__TASK__
Please reproduce the items below exactly, from the first line through the line holding "14234 millimetres", inclusive.

__MATERIAL FOR THIS EXERCISE__
# # # # # # #

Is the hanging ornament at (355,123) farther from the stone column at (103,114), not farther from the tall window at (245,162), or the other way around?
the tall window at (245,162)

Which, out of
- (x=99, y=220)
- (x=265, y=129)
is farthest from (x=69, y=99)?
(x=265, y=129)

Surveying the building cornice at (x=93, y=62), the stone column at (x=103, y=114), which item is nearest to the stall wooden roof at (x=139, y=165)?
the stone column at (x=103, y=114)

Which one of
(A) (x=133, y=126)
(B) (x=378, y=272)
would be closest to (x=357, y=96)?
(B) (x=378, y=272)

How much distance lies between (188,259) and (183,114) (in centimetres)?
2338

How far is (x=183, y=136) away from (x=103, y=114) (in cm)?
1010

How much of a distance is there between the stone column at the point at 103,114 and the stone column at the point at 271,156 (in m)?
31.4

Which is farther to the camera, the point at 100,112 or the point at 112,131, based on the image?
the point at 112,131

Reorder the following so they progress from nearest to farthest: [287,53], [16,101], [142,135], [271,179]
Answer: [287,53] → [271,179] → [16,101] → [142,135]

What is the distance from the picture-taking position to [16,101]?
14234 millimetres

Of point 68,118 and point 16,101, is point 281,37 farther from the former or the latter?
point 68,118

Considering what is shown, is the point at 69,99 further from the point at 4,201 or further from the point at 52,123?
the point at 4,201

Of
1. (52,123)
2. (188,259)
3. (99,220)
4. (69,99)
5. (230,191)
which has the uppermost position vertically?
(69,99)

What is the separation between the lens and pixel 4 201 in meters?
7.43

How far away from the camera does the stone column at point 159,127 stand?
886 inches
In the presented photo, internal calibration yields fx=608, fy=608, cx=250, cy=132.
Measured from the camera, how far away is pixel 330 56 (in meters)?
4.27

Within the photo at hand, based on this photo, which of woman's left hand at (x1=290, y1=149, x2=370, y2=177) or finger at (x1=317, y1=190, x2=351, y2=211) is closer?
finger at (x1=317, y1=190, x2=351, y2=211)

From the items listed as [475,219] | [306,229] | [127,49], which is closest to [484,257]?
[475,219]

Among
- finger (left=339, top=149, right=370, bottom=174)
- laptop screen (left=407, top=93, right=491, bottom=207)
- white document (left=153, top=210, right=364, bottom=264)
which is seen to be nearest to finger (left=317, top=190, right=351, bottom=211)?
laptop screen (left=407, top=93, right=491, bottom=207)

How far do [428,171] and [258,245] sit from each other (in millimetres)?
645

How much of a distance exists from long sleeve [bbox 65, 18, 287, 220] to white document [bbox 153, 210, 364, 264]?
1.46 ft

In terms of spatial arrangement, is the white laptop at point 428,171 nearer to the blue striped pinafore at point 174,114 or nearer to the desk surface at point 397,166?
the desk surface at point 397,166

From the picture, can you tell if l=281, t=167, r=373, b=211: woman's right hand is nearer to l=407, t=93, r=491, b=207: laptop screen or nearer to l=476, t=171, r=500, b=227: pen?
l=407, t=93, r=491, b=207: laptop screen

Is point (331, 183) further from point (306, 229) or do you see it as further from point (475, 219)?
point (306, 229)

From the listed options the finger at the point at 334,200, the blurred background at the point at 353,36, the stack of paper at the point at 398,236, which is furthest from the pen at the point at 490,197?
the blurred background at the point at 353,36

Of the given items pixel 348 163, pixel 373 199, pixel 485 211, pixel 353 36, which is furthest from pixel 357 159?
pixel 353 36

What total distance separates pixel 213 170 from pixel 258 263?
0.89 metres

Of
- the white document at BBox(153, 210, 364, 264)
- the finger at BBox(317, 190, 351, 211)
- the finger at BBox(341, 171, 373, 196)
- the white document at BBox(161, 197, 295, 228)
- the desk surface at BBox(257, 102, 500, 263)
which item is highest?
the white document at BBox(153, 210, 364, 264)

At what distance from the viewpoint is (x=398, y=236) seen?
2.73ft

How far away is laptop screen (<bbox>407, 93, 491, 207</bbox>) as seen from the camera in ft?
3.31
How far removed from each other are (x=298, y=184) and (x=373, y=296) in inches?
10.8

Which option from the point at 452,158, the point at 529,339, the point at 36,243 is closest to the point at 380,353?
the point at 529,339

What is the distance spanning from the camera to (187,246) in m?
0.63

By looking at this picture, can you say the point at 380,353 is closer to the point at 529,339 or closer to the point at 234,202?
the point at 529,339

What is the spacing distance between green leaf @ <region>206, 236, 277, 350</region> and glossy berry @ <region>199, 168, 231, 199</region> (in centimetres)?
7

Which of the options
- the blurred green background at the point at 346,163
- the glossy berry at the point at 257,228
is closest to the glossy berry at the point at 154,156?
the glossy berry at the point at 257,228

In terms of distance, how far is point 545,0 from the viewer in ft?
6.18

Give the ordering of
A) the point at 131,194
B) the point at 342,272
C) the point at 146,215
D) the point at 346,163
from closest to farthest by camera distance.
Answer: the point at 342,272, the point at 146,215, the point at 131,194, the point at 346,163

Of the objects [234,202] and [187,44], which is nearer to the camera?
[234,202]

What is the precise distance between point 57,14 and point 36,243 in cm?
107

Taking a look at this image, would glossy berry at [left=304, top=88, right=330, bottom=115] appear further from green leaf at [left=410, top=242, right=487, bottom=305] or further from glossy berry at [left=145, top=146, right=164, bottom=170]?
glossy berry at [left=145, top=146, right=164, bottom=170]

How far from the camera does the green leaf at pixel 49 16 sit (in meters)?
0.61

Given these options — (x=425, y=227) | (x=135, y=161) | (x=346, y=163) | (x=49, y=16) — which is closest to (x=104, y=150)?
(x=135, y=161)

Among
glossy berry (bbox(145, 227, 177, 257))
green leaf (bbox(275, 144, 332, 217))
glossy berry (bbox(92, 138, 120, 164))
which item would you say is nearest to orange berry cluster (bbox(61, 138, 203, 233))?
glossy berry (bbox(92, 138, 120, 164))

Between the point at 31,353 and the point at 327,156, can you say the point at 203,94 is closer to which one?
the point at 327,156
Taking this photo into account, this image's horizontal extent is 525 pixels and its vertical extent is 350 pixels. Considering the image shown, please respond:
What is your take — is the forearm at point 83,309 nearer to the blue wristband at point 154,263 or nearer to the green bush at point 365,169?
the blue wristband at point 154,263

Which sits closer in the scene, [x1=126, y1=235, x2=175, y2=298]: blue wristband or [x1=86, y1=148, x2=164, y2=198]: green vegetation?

# # # # # # #

__RIGHT ANSWER__
Is the hanging ornament at (355,123) farther from the stone column at (103,114), not farther from the tall window at (245,162), or the other way around?
the tall window at (245,162)

Which, out of
- (x=99, y=220)
- (x=265, y=129)
is farthest from (x=69, y=99)?
(x=265, y=129)

Surveying the building cornice at (x=93, y=62), the stone column at (x=103, y=114), which item is nearest to the stall wooden roof at (x=139, y=165)?
the stone column at (x=103, y=114)

Which one of
(A) (x=133, y=126)
(B) (x=378, y=272)
would be closest to (x=357, y=96)?
(B) (x=378, y=272)

How much distance lies between (188,259) and (183,114) (in centimetres)?
2338

How far is (x=183, y=136) away from (x=103, y=114) (in cm)?
1010

How much of a distance is there between the stone column at the point at 103,114 and the stone column at the point at 271,156 (in m)?
31.4

Which is farther to the camera, the point at 100,112 or the point at 112,131, based on the image?
the point at 112,131

Reorder the following so they progress from nearest to farthest: [287,53], [16,101], [142,135], [271,179]
Answer: [287,53] → [271,179] → [16,101] → [142,135]

What is the distance from the picture-taking position to [16,101]?
14234 millimetres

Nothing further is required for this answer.